**Aim a:** List the post-production costs that, according to the article on oil and gas royalties below, XYZ Gas deducted from the royalty.

**Supplied passage:**
⟨

Why Is The Driller Deducting Post-Production Costs My Lease Doesn’t Allow? Kilmer V. Elexco Land Services: A Decade Later
You own a 175 acre farm in Washington County. In 2014, you signed an oil and gas lease with XYZ Gas Company. The royalty clause, which you specifically negotiated, states that you are entitled to a royalty of seventeen percent (17%) of the “proceeds” received by XYZ Gas from the sale of your hydrocarbons. The clause makes no mention of any deductions or valuing the royalty “at the wellhead.” Prior to signing the lease in 2014, you told the landman that you would not sign any lease unless it was a “gross royalty”. The landman assured you that XYZ Gas would not deduct any post-production costs. Last week, you received your first royalty statement. Much to your dismay, XYZ Gas deducted compression, gathering and transportation costs from your royalty. How can XYZ Gas deduct costs from your royalty given the clause you negotiated? You are frustrated, angry and confused. How is this possible? Throughout Pennsylvania, drillers typically give a one-word answer to such questions: Kilmer.
Ten years ago the Pennsylvania Supreme Court’s issued its controversial decision in Kilmer v. Elexco Land Services Inc., 990 A.2d 1147 (Pa. 2010). Drillers have argued over the last decade that Kilmer granted them an automatic and universal right to deduct post-production costs – even when the underlying lease says nothing about deductions. Kilmer created no such right and the opinion has been wrongfully extended far beyond the narrow issue that was actually before the Supreme Court. Over the last ten years, drillers have nonetheless used Kilmer as justification for deductions that should never have been taken or authorized. These authors submit that it is time to re-think and re-evaluate the scope of the Kilmer opinion before it causes more damage and harm to Pennsylvania royalty owners.

⟩

**Aim b:** Extract every one of the clock reading entries below word for word, leaving out the pictures.

Extracted data entries:
⟨

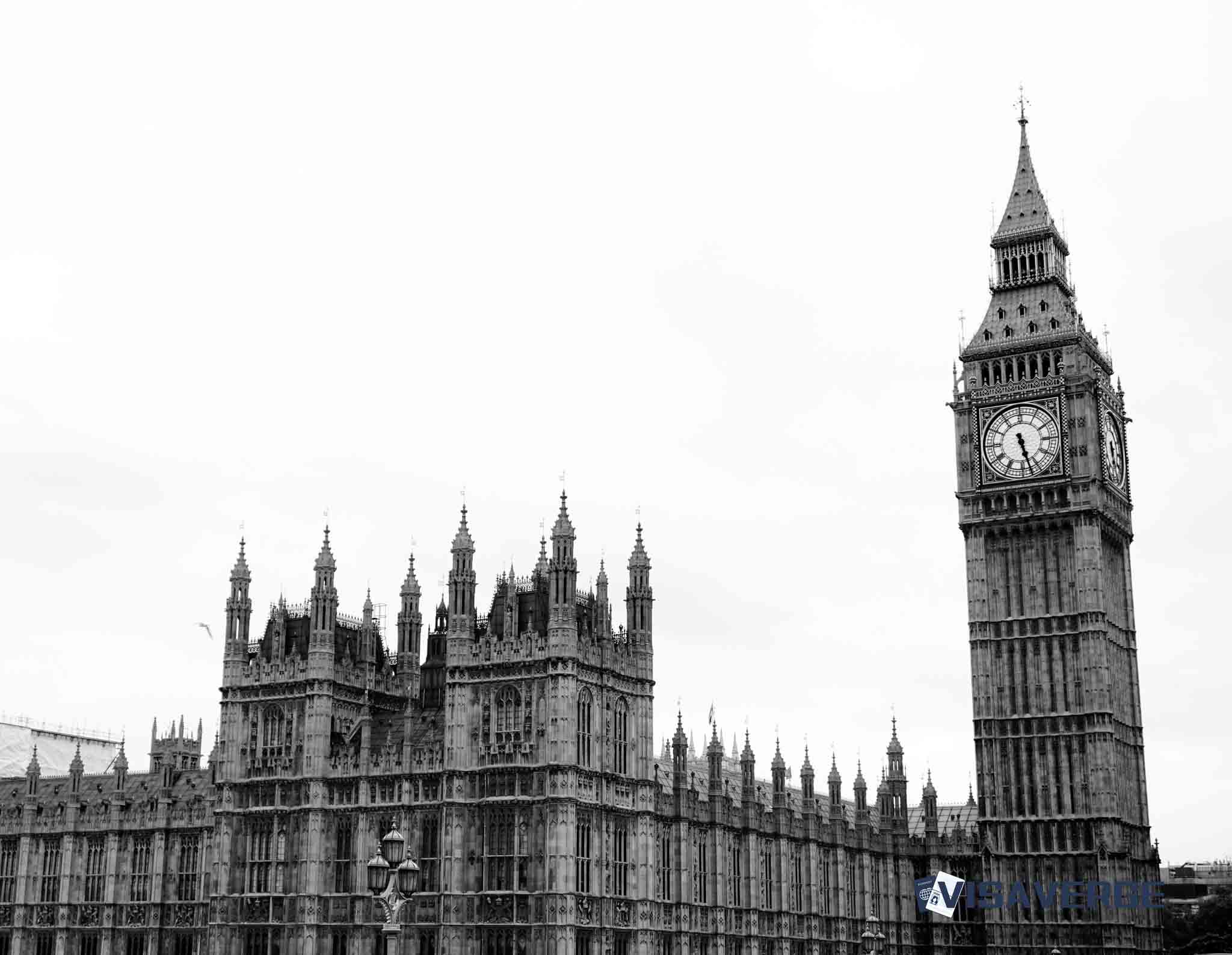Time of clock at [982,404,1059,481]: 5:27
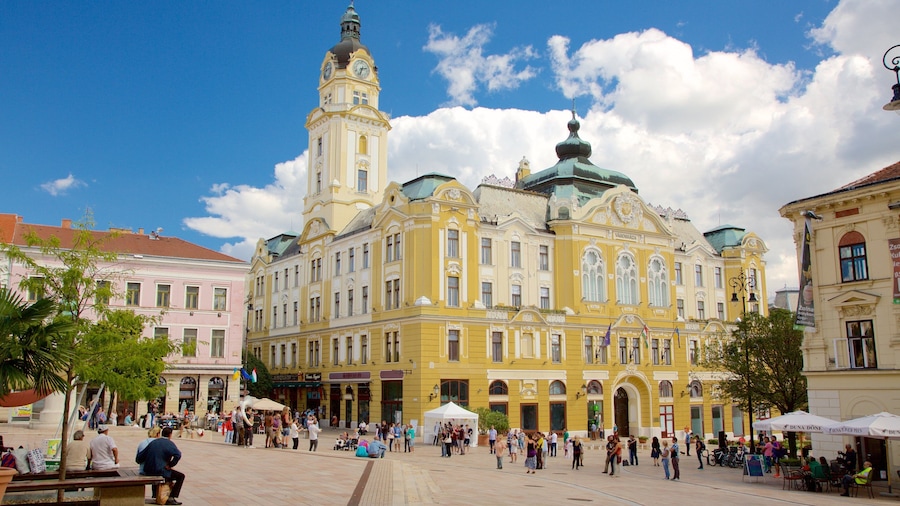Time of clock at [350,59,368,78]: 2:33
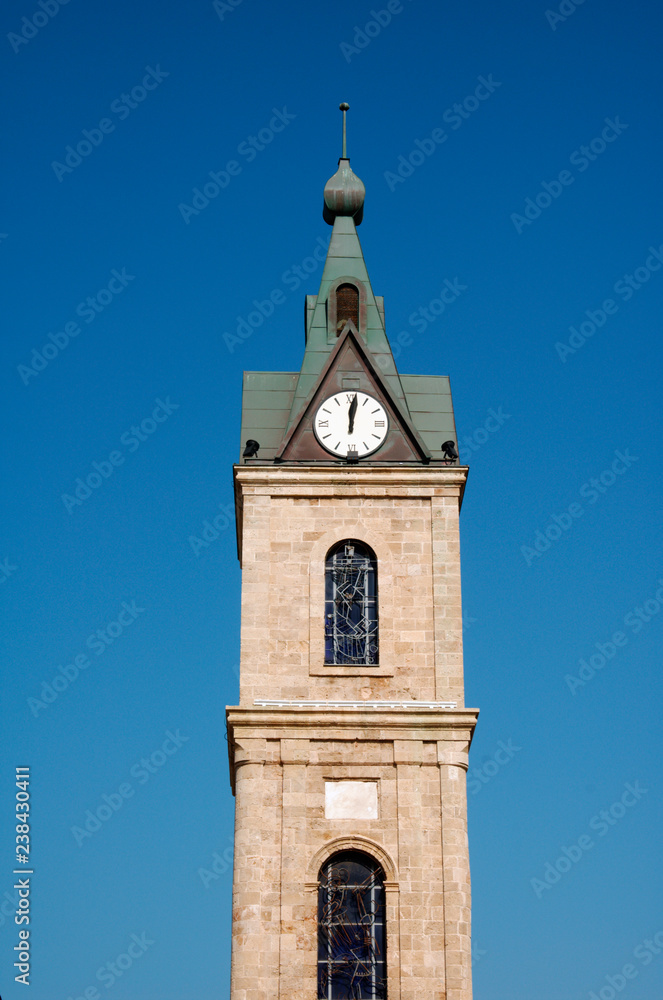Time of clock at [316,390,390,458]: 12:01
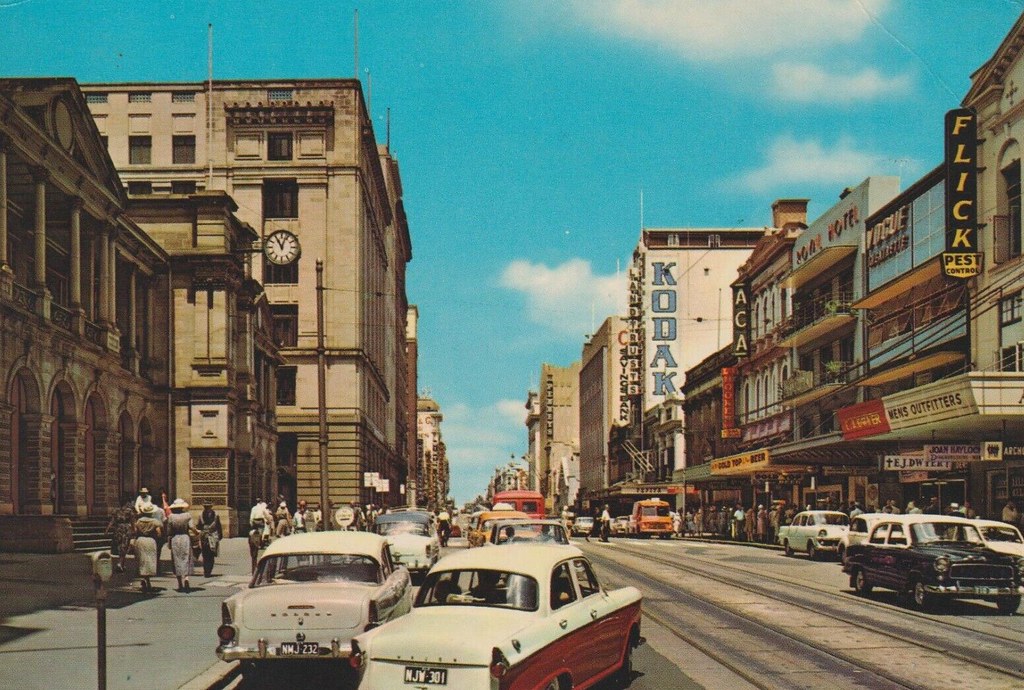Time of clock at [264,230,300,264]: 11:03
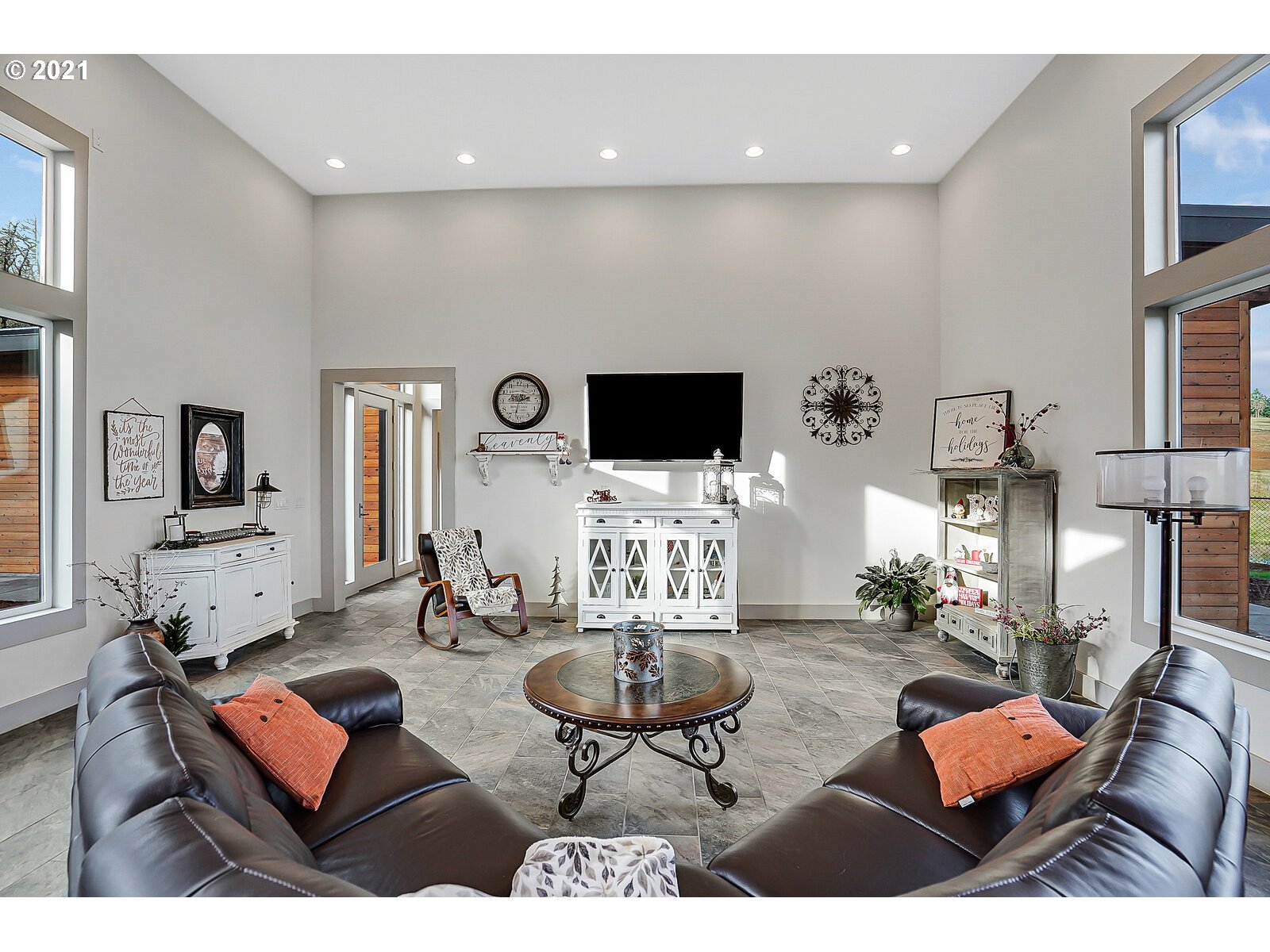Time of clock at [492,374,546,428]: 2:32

⟩

**Solution a:** Compression, gathering and transportation.

**Solution b:**
Time of clock at [982,404,1059,481]: 5:27
Time of clock at [350,59,368,78]: 2:33
Time of clock at [316,390,390,458]: 12:01
Time of clock at [264,230,300,264]: 11:03
Time of clock at [492,374,546,428]: 2:32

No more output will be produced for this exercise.